Sokak Fotoğrafçılığının Kökenleri
Fransız fotoğrafçı Eugène Atget , ilk sokak fotoğrafçısı olmasa da “Old Paris Series” ile dikkat çekiyor. Modernizasyon ve yıkım çabalarının ortasında Paris’in kaybolan yanını belgeleme görevini üstlenen Atget, farkında olmadan geleceğin sokak fotoğrafçılarının yolunu açtı.
Kalbine yakın bir şehri yakalamaya olan bağlılığı, izleyicinin ancak fotoğraflarıyla tekrar ziyaret edebileceği bir yer ve zamanı sonsuza dek önemsizleştirdi.
Asistanı Berenice Abbott , ölümünün ardından, çalışmalarını yorulmadan tanıtmak ve arşivlerine dalmakla kalmadı, aynı zamanda tanınmış bir fotoğrafçı oldu. Amerika Birleşik Devletleri’ne döndükten sonra 1930’larda New York’u ve zamanın kültürel ve teknolojik değişikliklerini belgeledi.
Bu tür, Henri Cartier-Bresson ve Robert Doisneau gibi ikonik isimlerin bu tür fotoğrafçılığa benzersiz imzalarını eklemesiyle kartopu yapmaya başladı. Aynı zamanda, ekipman da daha kompakt hale geldi.
Örneğin, Leica, 1925 35mm sabit lensli Leica-I kamera modelini ilk kez halka açık olarak piyasaya sunduğunda, birdenbire ulaşılamayacak fırsatların kapısını araladı. Fotoğrafçılar artık ellerindeki kompakt bir kamerayla ortama uyum sağlayabilir ve anları, yerleri ve insanları gizlice yakalayabilirler. Daha sonraki Leica modelleri, amatörler ve kadınlar da daha kolay katılabileceği için fotoğrafçılığın herkes için daha kapsayıcı olmasına yardımcı oldu.

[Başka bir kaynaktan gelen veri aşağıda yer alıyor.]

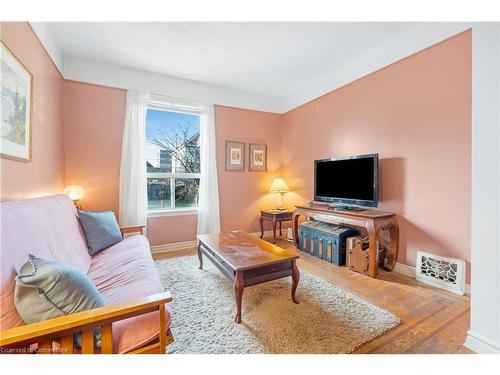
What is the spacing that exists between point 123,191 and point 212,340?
2.41m

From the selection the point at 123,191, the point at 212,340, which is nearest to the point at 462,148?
the point at 212,340

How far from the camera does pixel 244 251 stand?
1.96 metres

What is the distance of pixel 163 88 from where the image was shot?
3285 mm

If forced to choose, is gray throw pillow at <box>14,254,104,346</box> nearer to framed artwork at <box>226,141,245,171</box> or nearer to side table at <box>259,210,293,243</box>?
side table at <box>259,210,293,243</box>

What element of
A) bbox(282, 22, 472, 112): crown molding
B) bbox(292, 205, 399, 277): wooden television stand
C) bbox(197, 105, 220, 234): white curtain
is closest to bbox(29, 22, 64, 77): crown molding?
bbox(197, 105, 220, 234): white curtain

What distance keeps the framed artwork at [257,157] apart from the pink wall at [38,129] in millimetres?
2689

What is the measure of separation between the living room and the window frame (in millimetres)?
35

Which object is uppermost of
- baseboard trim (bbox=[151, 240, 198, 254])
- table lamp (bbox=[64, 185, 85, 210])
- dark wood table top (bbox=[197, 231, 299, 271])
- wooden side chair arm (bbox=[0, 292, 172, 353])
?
table lamp (bbox=[64, 185, 85, 210])

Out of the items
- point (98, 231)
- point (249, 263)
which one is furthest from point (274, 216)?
point (98, 231)

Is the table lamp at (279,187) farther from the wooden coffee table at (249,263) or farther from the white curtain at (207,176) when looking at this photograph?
the wooden coffee table at (249,263)

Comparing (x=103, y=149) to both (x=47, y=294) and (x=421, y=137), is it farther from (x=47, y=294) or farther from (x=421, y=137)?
(x=421, y=137)

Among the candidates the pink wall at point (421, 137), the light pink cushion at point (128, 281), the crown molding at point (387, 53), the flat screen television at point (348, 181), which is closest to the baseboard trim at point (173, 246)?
the light pink cushion at point (128, 281)

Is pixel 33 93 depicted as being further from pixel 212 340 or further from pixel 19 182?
pixel 212 340

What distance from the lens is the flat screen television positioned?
2.54 m
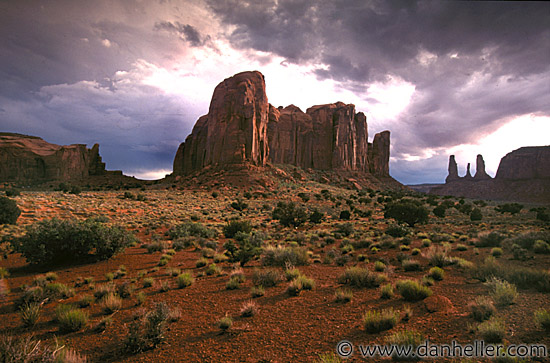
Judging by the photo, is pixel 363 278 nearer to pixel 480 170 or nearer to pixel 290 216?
pixel 290 216

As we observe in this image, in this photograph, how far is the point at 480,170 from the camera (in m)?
114

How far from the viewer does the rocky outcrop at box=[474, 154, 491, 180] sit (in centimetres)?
11203

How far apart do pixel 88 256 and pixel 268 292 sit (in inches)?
390

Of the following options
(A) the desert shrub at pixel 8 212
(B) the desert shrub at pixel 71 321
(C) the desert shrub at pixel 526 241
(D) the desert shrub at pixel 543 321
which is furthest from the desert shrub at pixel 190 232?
(C) the desert shrub at pixel 526 241

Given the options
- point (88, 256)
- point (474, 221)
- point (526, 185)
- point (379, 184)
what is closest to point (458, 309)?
point (88, 256)

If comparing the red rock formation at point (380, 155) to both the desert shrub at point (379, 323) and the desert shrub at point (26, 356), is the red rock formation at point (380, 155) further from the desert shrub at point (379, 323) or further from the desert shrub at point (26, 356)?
the desert shrub at point (26, 356)

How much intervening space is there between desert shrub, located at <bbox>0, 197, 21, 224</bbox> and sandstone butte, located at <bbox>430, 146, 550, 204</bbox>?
390 feet

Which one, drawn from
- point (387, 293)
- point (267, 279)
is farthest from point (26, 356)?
point (387, 293)

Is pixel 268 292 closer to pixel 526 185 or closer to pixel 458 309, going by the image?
pixel 458 309

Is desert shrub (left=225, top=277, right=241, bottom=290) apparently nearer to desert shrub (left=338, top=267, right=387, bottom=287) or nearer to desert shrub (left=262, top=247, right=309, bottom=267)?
desert shrub (left=262, top=247, right=309, bottom=267)

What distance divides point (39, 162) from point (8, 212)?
326ft

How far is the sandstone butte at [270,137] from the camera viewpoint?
211 feet

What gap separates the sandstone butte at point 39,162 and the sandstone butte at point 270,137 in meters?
38.5

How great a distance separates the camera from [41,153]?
93.6m
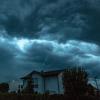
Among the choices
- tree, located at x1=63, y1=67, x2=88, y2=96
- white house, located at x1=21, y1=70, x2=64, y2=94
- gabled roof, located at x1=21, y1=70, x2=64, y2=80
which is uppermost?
gabled roof, located at x1=21, y1=70, x2=64, y2=80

On yıllar boyunca sokak fotoğrafçılığı sosyal, politik ve kültürel değişimlerin kaydedilmesine yardımcı oldu ve artık var olmayan yerleri ve binaları belgeledi. Ayrıca fotoğrafçının gözünden kısacık anları da yakalamış.
Günümüzde sokak fotoğrafçılığı her zamankinden daha erişilebilir hale geldi. Bu türe katılmak için artık pahalı ekipmanlara ihtiyacınız yok – yani herhangi bir türde çalışan bir kameranız olduğu sürece, gitmeye hazırsınız!